First, the raw numbers. In the 1997-2005 period, the 252 drugs break down as follows. Note that some drugs have been split up, with partial credit being assigned to more than one category. Overall, we have:

58% from pharmaceutical companies.

18% from biotech companies..

16% from universities, transferred to biotech.

8% from universities, transferred to pharma.

That sounds about right to me. And finally, I have some hard numbers to point to when I next run into someone who tries to tell me that all drugs are found with NIH grants, and that drug companies hardly do any research. (I know that this sounds like the most ridiculous strawman, but believe me, there are people – who regard themselves as intelligent and informed – who believe this passionately, in nearly those exact words). But fear not, this isn’t going to be a relentless pharma-is-great post, because it’s certainly not a pharma-is-great paper. Read on. . .

Read the whole thing »

Ann do read the comments — e.g., commenter Virgil added some useful background the impact of university “indirect costs”.

Long answer… When Universities get funding from NIH, it comes with “indirect costs” (to pay for administration, lighting, AC, building maintenance etc.) The indirect cost rate runs anywhere 50-90% depending on the University, and is pretty hard to change – it gets reviewed by independent panels. So for example, when I get a $1m grant, the University gets an extra $530k (in my case) to pay for all the fluff.

The problem is, many granting agencies do not pay “full indirects”. American Heart Association only pays 10%. Most industry sponsored clinical trials pay 20%. A lot of charities and foundations pay nothing at all.

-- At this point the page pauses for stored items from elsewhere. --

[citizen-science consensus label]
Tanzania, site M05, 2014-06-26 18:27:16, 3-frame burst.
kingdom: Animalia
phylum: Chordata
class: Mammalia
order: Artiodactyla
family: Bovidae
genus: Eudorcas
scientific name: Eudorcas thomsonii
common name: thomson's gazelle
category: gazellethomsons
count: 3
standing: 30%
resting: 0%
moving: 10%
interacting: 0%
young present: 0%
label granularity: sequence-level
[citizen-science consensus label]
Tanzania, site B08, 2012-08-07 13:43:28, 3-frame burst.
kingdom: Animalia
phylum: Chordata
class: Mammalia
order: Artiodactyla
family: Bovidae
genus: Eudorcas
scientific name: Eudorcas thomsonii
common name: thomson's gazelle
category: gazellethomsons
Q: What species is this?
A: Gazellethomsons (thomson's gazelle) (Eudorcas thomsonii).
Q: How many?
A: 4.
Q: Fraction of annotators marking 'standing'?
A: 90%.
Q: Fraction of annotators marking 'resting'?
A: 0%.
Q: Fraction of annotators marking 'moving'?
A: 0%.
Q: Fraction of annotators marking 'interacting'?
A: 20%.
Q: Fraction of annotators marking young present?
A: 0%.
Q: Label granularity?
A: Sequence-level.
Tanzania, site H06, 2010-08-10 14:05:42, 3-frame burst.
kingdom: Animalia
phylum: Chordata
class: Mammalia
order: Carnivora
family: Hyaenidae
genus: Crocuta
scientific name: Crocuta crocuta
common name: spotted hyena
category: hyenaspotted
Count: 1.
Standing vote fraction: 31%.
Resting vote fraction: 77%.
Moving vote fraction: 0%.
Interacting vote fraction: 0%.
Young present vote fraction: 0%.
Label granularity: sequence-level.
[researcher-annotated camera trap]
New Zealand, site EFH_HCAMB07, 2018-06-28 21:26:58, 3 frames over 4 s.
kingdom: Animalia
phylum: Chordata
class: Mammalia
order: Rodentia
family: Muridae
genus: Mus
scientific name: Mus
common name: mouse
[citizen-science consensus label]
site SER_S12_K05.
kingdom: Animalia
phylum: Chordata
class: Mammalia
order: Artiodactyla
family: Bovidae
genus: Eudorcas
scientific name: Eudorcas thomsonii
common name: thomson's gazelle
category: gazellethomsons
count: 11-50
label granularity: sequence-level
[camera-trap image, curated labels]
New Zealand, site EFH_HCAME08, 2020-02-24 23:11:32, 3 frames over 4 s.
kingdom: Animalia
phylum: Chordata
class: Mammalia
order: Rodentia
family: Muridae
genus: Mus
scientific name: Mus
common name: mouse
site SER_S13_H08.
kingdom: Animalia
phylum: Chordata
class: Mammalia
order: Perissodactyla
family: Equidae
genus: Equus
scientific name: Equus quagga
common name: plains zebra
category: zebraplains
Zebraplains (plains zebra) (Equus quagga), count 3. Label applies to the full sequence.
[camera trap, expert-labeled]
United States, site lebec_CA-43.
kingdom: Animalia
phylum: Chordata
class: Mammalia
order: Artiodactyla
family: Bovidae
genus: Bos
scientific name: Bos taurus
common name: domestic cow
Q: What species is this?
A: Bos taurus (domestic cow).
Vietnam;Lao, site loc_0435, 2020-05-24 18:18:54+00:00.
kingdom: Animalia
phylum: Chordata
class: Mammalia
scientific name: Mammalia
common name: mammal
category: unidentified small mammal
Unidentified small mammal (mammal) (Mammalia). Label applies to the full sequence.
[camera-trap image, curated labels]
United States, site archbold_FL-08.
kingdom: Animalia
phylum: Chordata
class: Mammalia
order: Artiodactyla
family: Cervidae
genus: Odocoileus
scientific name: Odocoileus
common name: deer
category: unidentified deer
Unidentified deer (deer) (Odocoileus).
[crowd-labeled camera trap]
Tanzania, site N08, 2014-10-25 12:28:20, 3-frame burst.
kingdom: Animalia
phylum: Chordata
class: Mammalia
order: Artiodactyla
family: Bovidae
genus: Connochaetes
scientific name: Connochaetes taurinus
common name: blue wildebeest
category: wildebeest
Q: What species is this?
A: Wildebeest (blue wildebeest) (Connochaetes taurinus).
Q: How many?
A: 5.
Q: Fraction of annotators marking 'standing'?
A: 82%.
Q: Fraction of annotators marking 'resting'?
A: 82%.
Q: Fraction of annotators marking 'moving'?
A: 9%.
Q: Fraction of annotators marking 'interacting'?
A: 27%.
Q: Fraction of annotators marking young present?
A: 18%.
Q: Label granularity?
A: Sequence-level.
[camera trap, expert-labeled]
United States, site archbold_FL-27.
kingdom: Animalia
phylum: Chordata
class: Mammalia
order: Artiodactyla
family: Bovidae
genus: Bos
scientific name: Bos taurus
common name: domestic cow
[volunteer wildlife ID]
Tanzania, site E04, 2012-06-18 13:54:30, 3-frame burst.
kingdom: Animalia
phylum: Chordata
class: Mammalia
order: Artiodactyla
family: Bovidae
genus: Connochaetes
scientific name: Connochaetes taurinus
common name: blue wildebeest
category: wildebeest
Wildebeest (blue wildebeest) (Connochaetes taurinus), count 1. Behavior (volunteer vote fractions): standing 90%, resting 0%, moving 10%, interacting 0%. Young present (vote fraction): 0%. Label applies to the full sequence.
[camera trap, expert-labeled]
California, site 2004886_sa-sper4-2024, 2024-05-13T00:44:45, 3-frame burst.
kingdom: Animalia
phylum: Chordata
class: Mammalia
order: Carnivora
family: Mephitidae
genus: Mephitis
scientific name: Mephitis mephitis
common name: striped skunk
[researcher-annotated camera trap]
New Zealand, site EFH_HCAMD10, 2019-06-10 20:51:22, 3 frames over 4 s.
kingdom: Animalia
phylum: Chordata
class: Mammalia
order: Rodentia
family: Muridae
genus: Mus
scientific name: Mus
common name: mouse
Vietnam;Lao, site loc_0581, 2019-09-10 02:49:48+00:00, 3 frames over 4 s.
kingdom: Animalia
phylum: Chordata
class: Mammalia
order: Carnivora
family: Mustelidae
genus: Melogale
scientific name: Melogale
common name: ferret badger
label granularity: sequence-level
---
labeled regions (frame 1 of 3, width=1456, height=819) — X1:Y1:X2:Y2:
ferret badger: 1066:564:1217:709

So, when faculty get these grants, they’re bringing in dollars to do research, but those dollars do not bring in enough indirects to support all the background stuff.

Typically, the indirect cost recovery rate for most Universities is in the 75% range, meaning that they bring in enough indirects to support about 75% of the total cost of doing research. If all research grants paid full indirects (i.e. everything was NIH funded) this would not be a problem. One of the biggest budget problems facing a lot of Universities today, is how to make up that gap of 25%. The old fashioned way was to use the endowment (now shot to bits by the recession), to skim money off the profit from the adjacent hospital, as is the case at most University Medical Centers (now shot to pieces by medicare/medicaid reimbursement rates, and coming healthcare reform), or to rely on other revenue streams (medical student fees, licensing and patents, charitable donations).

The cynical way to look at this is “for every research dollar we bring in, we have to find an extra 25c from somewhere to cover the real costs, so research actually costs us money”. As you may guess, such a message does not sit well with the faculty at many Universities. Nevertheless, the old business model wherein research is a profitable enterprise at Universities, is simply no longer sustainable. Only those Universities with very big endowments, are surviving the current financial crunch without big cost cutting measures (typically, firing administrative staff and cutting back on support – goodbye core facilities, etc.)